Return the lines between the one holding "Which category has the lowest 2021" and the one holding "Which category has the largest", inclusive, reproduced exactly as they appear in the items below. Leave the pictures out of your answer.

• **Exercise material**:
▬▬▬

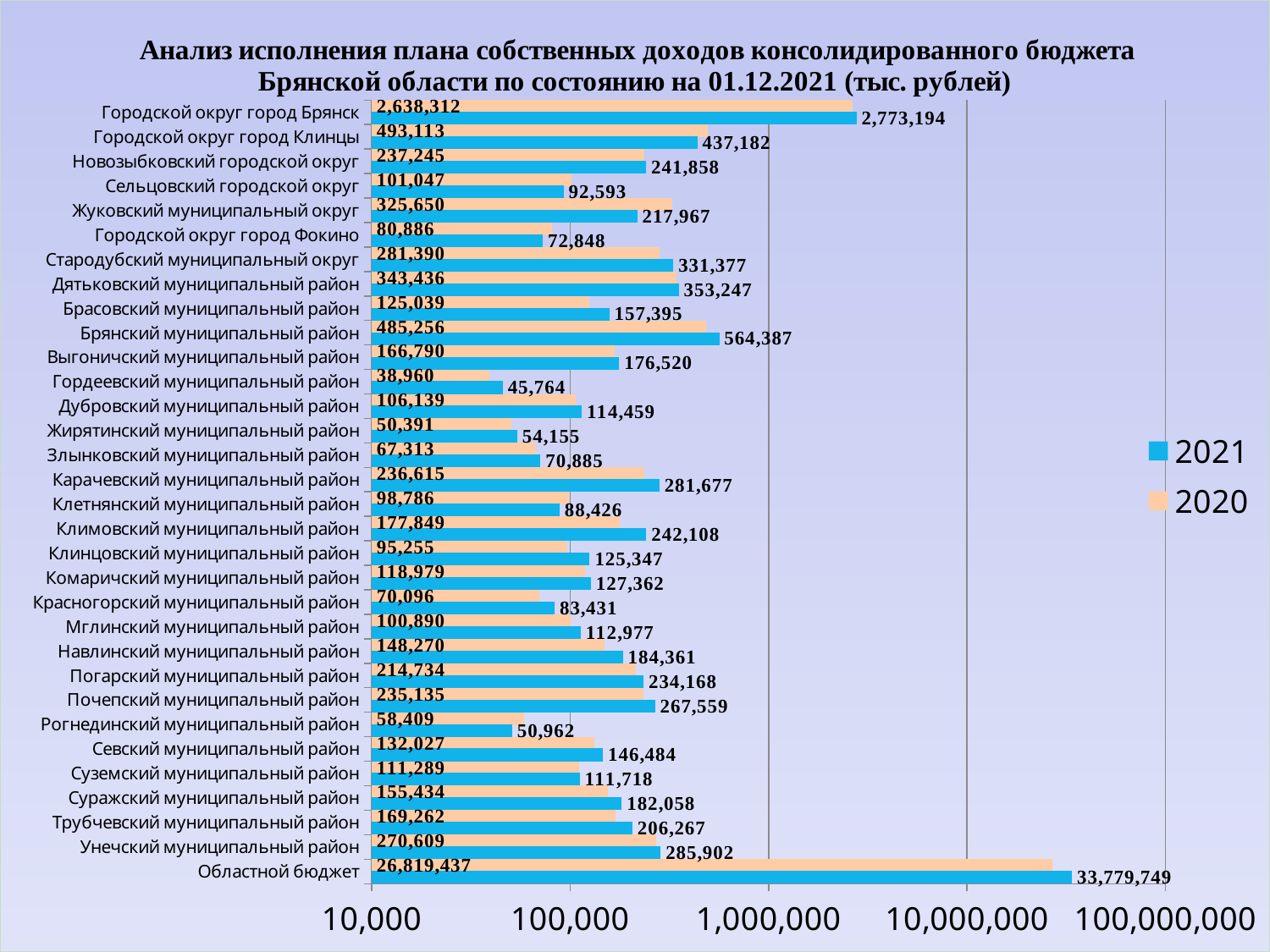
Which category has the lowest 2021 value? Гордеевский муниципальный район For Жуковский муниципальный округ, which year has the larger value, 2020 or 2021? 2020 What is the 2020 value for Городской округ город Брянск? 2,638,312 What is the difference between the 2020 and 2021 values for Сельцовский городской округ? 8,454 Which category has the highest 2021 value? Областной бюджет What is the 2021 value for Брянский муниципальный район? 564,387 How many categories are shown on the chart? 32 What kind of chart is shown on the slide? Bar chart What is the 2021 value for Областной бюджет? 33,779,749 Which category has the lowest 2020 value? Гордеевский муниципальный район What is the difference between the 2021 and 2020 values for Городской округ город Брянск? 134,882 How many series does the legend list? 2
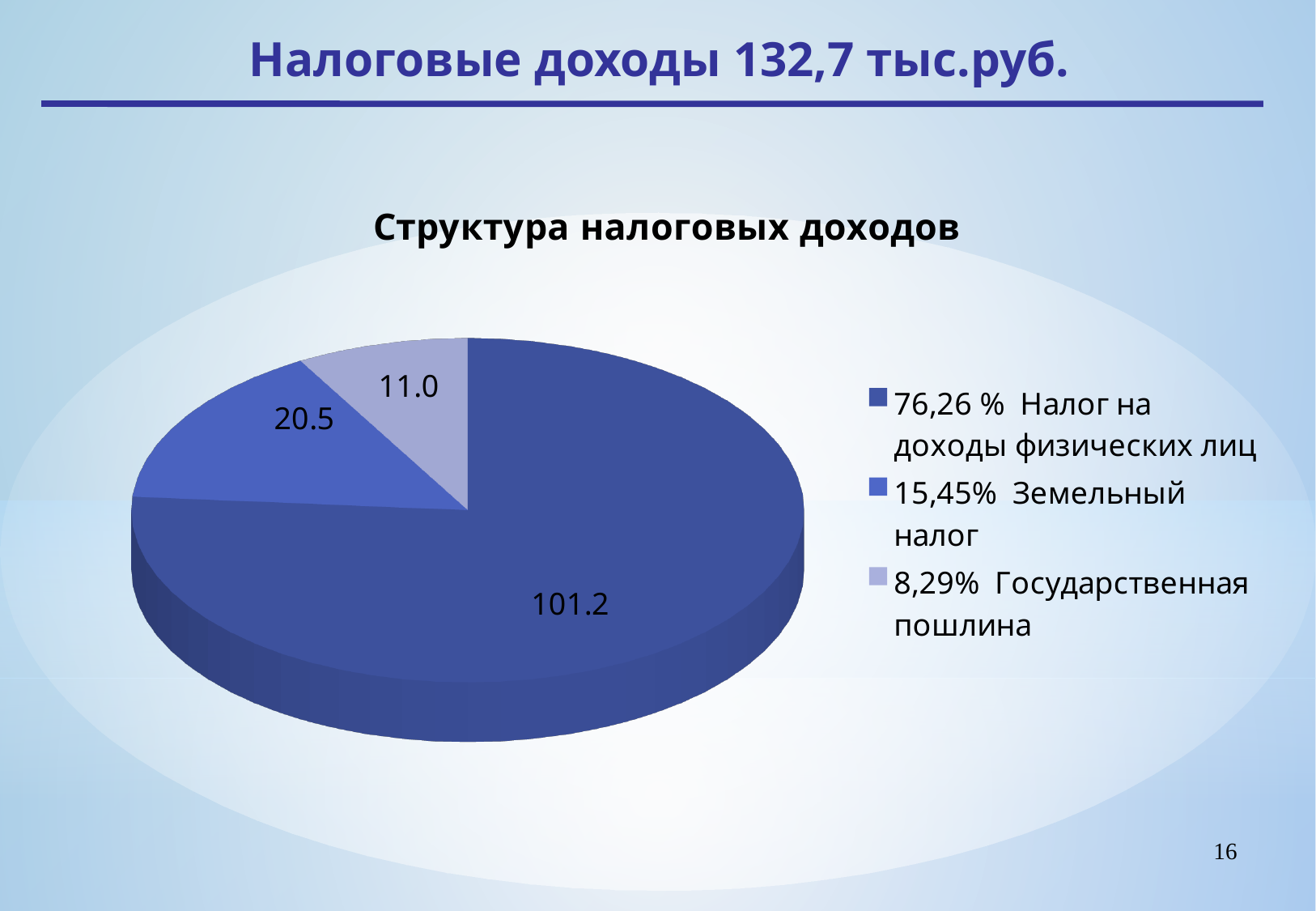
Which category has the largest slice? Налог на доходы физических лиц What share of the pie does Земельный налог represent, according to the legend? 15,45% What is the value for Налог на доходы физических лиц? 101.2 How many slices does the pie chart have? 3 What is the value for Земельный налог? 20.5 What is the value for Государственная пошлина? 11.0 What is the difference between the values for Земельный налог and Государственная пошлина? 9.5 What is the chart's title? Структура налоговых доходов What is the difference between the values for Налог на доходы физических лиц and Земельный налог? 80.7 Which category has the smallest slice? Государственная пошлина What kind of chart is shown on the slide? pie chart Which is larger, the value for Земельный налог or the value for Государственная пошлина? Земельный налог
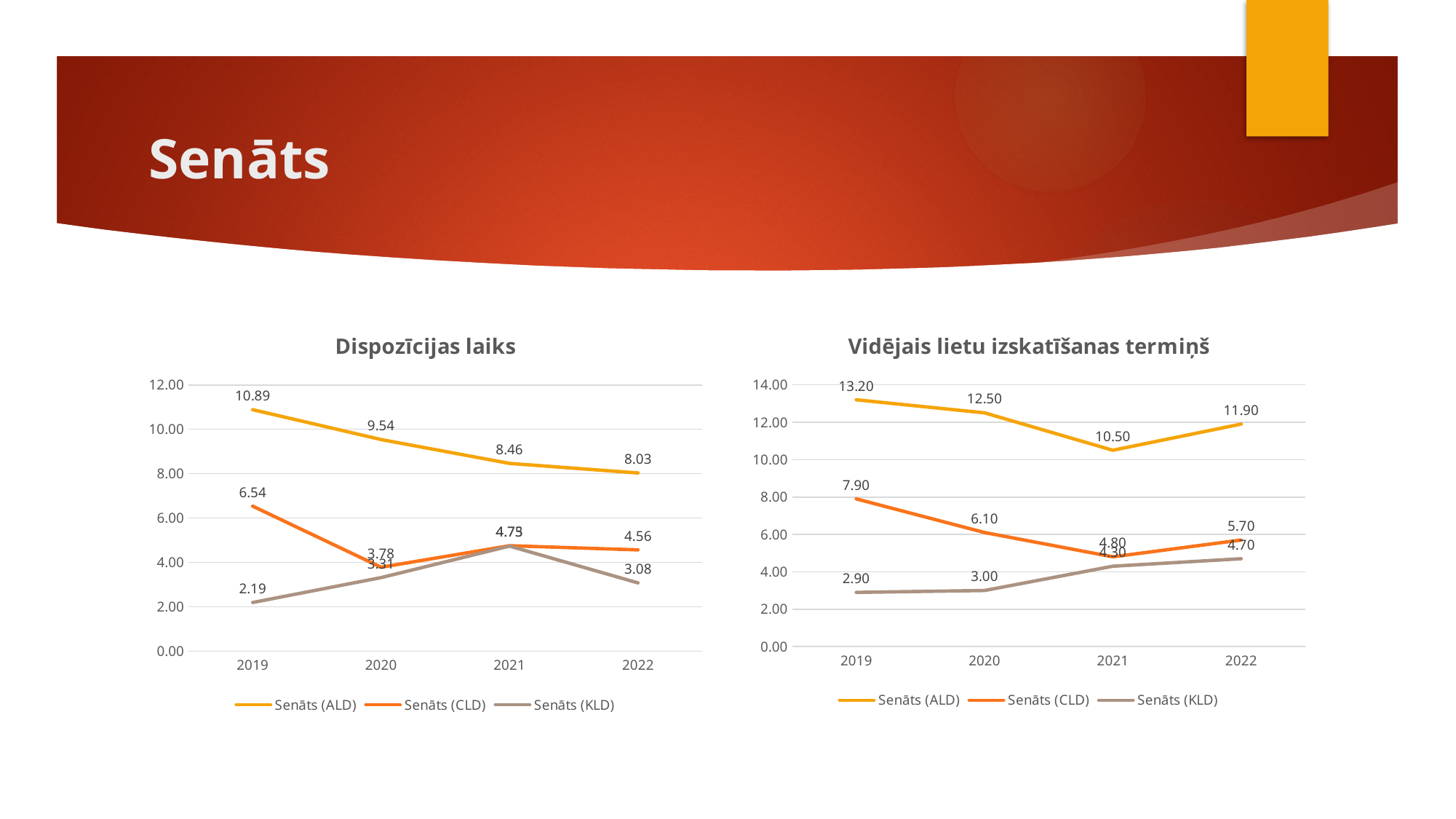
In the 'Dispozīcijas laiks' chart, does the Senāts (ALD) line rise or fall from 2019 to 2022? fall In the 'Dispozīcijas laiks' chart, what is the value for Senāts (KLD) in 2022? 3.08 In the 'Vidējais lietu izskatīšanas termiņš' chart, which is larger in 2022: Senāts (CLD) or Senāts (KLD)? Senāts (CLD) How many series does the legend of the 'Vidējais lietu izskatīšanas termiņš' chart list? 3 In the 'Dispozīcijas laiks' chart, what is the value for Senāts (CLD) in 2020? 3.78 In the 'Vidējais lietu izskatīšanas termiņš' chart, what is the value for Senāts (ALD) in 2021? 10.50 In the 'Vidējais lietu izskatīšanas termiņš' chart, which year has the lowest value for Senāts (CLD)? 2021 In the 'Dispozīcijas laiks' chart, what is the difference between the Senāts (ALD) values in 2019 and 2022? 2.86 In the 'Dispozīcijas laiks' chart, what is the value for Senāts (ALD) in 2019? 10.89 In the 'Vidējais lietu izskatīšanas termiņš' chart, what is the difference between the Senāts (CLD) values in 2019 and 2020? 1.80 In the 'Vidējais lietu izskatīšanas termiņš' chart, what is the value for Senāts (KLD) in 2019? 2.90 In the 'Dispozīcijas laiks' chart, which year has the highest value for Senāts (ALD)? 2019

▬▬▬

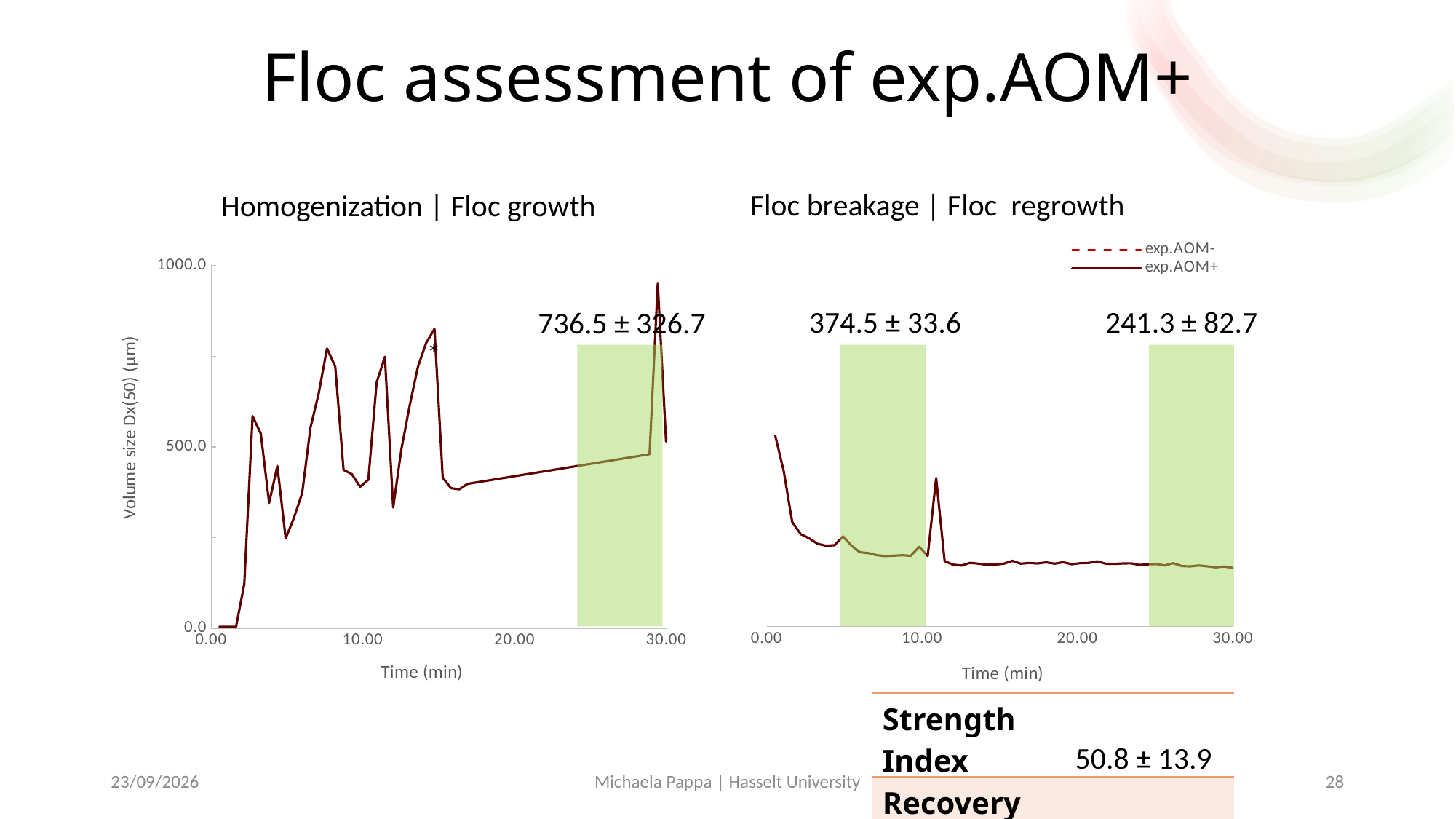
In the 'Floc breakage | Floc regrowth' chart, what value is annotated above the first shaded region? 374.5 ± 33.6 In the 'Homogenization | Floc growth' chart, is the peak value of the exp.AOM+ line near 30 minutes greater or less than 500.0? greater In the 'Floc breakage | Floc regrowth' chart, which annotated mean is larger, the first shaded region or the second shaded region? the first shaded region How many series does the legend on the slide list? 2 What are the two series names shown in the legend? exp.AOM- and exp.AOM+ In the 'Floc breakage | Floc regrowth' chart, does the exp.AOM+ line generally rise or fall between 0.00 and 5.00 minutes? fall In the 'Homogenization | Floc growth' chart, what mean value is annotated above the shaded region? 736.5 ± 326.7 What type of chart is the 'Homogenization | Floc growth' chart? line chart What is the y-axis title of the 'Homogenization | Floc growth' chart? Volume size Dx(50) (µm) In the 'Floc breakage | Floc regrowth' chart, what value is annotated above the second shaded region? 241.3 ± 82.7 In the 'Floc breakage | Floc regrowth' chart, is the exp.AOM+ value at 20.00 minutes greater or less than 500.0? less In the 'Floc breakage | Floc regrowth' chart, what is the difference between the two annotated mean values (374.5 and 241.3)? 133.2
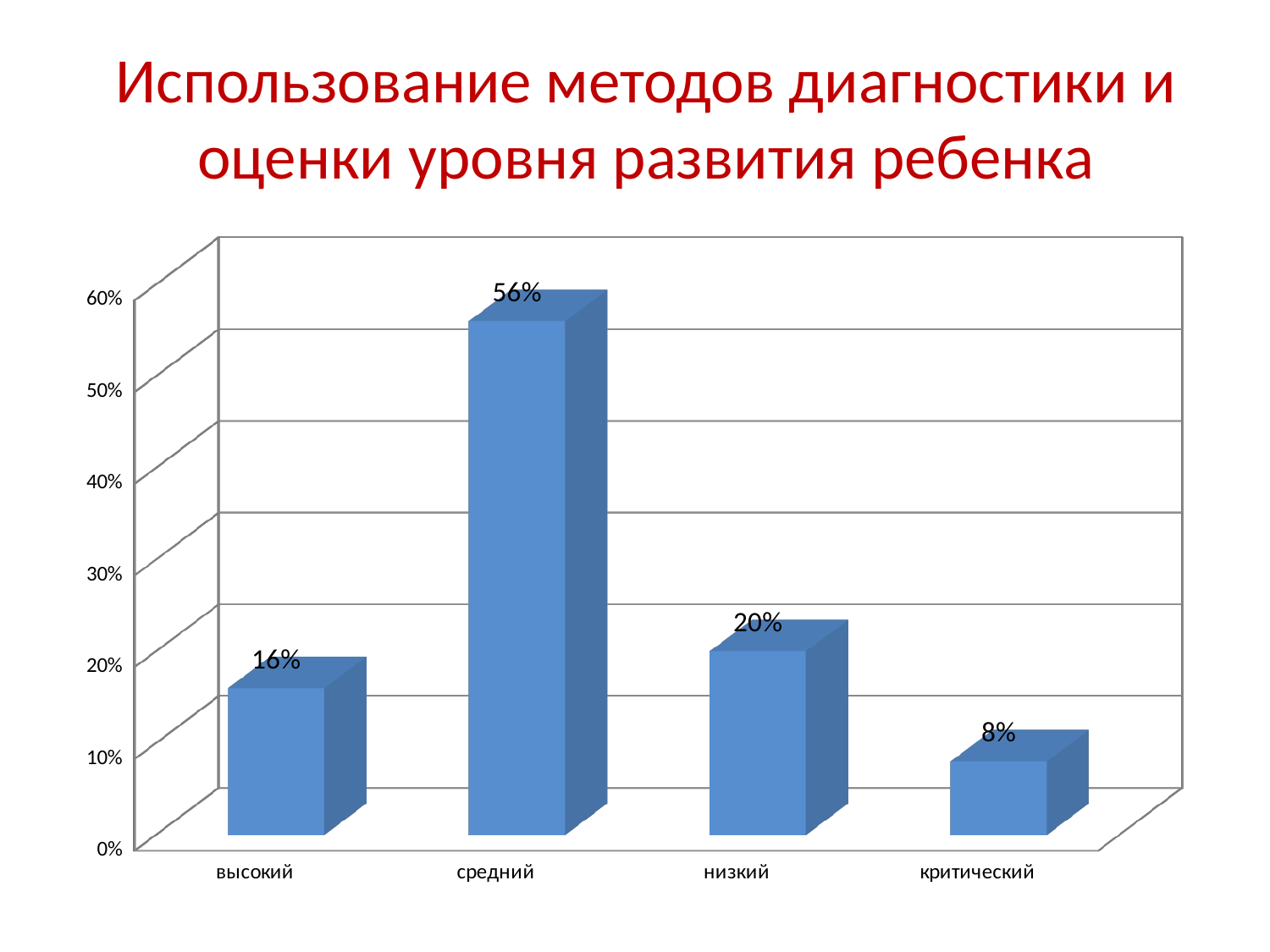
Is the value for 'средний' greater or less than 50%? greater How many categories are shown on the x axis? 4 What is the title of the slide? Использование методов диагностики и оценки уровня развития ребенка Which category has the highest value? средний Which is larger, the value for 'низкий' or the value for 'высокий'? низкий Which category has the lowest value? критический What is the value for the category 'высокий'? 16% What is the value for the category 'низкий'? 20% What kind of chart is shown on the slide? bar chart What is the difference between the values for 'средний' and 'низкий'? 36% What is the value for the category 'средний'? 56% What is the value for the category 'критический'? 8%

▬▬▬

• **Task result**:
Which category has the lowest 2021 value? Гордеевский муниципальный район For Жуковский муниципальный округ, which year has the larger value, 2020 or 2021? 2020 What is the 2020 value for Городской округ город Брянск? 2,638,312 What is the difference between the 2020 and 2021 values for Сельцовский городской округ? 8,454 Which category has the highest 2021 value? Областной бюджет What is the 2021 value for Брянский муниципальный район? 564,387 How many categories are shown on the chart? 32 What kind of chart is shown on the slide? Bar chart What is the 2021 value for Областной бюджет? 33,779,749 Which category has the lowest 2020 value? Гордеевский муниципальный район What is the difference between the 2021 and 2020 values for Городской округ город Брянск? 134,882 How many series does the legend list? 2
Which category has the largest slice? Налог на доходы физических лиц What share of the pie does Земельный налог represent, according to the legend? 15,45% What is the value for Налог на доходы физических лиц? 101.2 How many slices does the pie chart have? 3 What is the value for Земельный налог? 20.5 What is the value for Государственная пошлина? 11.0 What is the difference between the values for Земельный налог and Государственная пошлина? 9.5 What is the chart's title? Структура налоговых доходов What is the difference between the values for Налог на доходы физических лиц and Земельный налог? 80.7 Which category has the smallest slice? Государственная пошлина What kind of chart is shown on the slide? pie chart Which is larger, the value for Земельный налог or the value for Государственная пошлина? Земельный налог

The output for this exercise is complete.